Verhandlung vor dem Amtsgericht in Wipperfürth Betrunken randaliert: 52-Jähriger zu Bewährungsstrafe verurteilt

Wupperorte · Manchmal geht es vor dem Amtsgericht durchaus kurios zu, oft sind die zu verhandelnden Fälle aber schlicht tragisch. Wie bei einem 52-jährigen Radevormwalder, der sich nicht nur aktuell wegen Diebstahls, Bedrohung und Widerstand gegen Polizeibeamte in Wipperfürth vor dem Amtsgericht verantworten musste.

 Vor dem Amtsgericht musste sich ein Radevormwalder verantworten.

Vor dem Amtsgericht musste sich ein Radevormwalder verantworten.

Foto: dpa/Uli Deck

Auch sonst hatte der Mann eine umfangreiche Delikts- und Suchtkarriere hinter sich. „Meinen ersten Rausch hatte ich mit neun Jahren“, sagte der Mann leise, dem man die vielen Jahre des Alkohol- und Drogenmissbrauchs durchaus ansah.

Im zu verhandelnden Fall war der 52-Jährige an einem Januarabend beim Penny Markt in Vogelsmühle aufgetaucht, hatte dort mehrere willkürlich ausgewählte Waren gestohlen und dann bis zum Eintreffen der alarmierten Polizei mehrere Kunden belästigt und bedroht. Da er den Beamten gegenüber aggressiv auftrat, sahen diese sich gezwungen, den 52-Jährigen unter vorgehaltener Waffe ein Schach zu halten, ehe eine der beiden Beamten ihn mit Pfefferspray außer Gefecht setzte.

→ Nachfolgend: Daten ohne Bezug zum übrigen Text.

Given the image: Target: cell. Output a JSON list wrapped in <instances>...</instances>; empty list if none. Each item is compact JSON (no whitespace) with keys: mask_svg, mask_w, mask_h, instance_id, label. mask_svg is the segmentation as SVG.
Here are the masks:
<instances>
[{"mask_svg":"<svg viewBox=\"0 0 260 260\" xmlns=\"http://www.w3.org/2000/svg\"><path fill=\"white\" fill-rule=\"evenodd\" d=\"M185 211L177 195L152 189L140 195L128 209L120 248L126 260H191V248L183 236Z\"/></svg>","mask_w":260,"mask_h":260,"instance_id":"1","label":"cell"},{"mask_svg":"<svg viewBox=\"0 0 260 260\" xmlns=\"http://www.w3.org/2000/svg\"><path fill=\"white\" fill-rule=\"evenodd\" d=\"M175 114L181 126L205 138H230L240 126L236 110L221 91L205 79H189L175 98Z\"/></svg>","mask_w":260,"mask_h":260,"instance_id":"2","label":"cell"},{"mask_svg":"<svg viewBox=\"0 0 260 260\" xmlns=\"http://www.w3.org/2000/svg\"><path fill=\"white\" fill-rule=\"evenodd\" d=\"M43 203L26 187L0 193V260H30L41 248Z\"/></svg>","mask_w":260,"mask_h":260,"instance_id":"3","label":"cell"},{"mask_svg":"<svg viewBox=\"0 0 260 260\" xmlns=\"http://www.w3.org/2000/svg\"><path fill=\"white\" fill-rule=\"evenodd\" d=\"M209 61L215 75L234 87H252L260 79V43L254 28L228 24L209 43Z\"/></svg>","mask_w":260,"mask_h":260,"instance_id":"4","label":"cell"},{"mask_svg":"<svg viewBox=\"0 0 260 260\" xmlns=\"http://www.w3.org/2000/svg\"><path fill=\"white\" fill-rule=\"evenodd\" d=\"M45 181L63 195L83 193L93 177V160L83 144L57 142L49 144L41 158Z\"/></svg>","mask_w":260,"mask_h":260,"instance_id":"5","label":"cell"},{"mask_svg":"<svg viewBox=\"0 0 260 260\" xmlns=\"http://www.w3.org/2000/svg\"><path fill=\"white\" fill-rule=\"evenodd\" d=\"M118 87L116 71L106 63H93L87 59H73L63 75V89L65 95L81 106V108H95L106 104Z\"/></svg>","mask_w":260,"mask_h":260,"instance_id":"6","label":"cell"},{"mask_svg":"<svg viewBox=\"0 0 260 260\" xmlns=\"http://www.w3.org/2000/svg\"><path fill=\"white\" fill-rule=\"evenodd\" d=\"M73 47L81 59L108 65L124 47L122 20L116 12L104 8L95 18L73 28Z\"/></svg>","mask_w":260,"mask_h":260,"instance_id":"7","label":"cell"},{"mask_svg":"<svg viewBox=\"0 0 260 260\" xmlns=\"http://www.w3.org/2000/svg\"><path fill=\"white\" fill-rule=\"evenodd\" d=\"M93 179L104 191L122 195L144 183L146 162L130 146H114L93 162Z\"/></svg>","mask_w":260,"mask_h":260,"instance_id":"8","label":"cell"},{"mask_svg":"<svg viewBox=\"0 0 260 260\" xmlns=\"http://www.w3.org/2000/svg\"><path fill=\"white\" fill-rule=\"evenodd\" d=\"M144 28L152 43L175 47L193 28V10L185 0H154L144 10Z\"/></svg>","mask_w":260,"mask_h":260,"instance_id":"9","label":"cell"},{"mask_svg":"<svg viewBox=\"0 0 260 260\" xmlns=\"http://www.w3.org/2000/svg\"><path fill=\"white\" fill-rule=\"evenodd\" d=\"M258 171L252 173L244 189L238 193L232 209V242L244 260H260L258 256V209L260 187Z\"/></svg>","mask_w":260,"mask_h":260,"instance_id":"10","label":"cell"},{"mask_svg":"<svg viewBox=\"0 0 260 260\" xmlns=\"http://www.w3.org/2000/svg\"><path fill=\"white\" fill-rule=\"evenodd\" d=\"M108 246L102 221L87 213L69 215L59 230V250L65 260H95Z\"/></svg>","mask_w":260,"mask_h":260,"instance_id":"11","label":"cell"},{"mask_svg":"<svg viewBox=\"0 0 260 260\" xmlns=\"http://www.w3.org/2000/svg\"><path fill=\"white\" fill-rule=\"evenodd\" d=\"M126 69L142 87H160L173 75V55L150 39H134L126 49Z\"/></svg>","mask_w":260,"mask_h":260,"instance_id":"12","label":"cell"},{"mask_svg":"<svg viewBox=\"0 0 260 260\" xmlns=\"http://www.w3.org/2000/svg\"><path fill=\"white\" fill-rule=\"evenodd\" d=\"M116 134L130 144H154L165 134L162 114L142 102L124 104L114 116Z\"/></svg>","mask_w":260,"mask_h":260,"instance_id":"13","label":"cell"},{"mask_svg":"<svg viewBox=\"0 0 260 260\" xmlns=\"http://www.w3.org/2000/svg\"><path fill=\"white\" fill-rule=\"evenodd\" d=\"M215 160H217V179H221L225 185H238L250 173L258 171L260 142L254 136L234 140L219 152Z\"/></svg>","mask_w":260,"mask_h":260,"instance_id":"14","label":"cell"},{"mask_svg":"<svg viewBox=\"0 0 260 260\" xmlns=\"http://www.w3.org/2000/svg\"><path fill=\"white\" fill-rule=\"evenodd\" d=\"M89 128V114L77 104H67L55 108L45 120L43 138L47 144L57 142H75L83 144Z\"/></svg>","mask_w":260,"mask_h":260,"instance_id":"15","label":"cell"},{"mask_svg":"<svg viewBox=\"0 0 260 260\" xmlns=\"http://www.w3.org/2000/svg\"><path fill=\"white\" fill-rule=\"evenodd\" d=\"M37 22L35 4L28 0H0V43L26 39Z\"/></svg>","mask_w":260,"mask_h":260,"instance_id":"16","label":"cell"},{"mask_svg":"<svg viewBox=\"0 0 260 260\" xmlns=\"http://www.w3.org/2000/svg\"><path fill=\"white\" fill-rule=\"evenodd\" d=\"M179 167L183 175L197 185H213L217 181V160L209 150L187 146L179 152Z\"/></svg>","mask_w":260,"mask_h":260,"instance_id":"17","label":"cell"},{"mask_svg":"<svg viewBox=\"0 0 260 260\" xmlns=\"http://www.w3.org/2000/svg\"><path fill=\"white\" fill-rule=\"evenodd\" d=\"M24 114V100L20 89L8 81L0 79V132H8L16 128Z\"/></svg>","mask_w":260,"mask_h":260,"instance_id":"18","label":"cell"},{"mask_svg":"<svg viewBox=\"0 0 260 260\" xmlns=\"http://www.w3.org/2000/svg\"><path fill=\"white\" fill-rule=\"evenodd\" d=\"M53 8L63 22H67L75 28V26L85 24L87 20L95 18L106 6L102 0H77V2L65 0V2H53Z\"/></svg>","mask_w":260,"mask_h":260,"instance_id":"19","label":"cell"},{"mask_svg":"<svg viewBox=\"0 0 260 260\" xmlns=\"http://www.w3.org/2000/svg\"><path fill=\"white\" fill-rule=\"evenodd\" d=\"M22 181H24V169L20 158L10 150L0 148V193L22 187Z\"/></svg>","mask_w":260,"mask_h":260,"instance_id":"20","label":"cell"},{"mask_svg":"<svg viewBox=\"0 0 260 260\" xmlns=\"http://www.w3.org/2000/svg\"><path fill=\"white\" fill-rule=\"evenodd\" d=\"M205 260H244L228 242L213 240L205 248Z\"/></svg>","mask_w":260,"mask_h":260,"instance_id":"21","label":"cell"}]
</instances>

Er habe einen Rückfall zum Alkoholkonsum erlitten, sagte der Angeklagte. „Die Vorwürfe sind alle so passiert“, ergänzte er. Es gebe Phasen, in denen er nichts trinke und keine andere Drogen konsumiere. In diesen Phasen gehe es ihm auch gut. „Wenn ich irgendetwas konsumiere, fallen die Hemmungen und solche Sachen passieren“, sagte der 52-Jährige.

Im konkreten Fall habe er im Herbst 2018 wieder mit dem Trinken begonnen, auch weil die Situation mit seiner Frau immer schwieriger geworden sei. „Was haben Sie am besagten Tag getrunken?“, wollte der Richter wissen. „Ich weiß noch von einer Flasche Wein. Aber ich bin auch gesundheitlich angeschlagen, ich vertrage nicht mehr so viel“, sagte der Angeklagte. Dass die Tat dem Alkohol zu schulden gewesen sei, machte der 52-Jährige auch daran fest, dass er überhaupt nicht vorhatte, irgendetwas Bestimmtes zu klauen.Die Liste las sich entsprechend: Hausschuhe, Senf, rohes Fleisch oder zwei Dosen Jim Beam.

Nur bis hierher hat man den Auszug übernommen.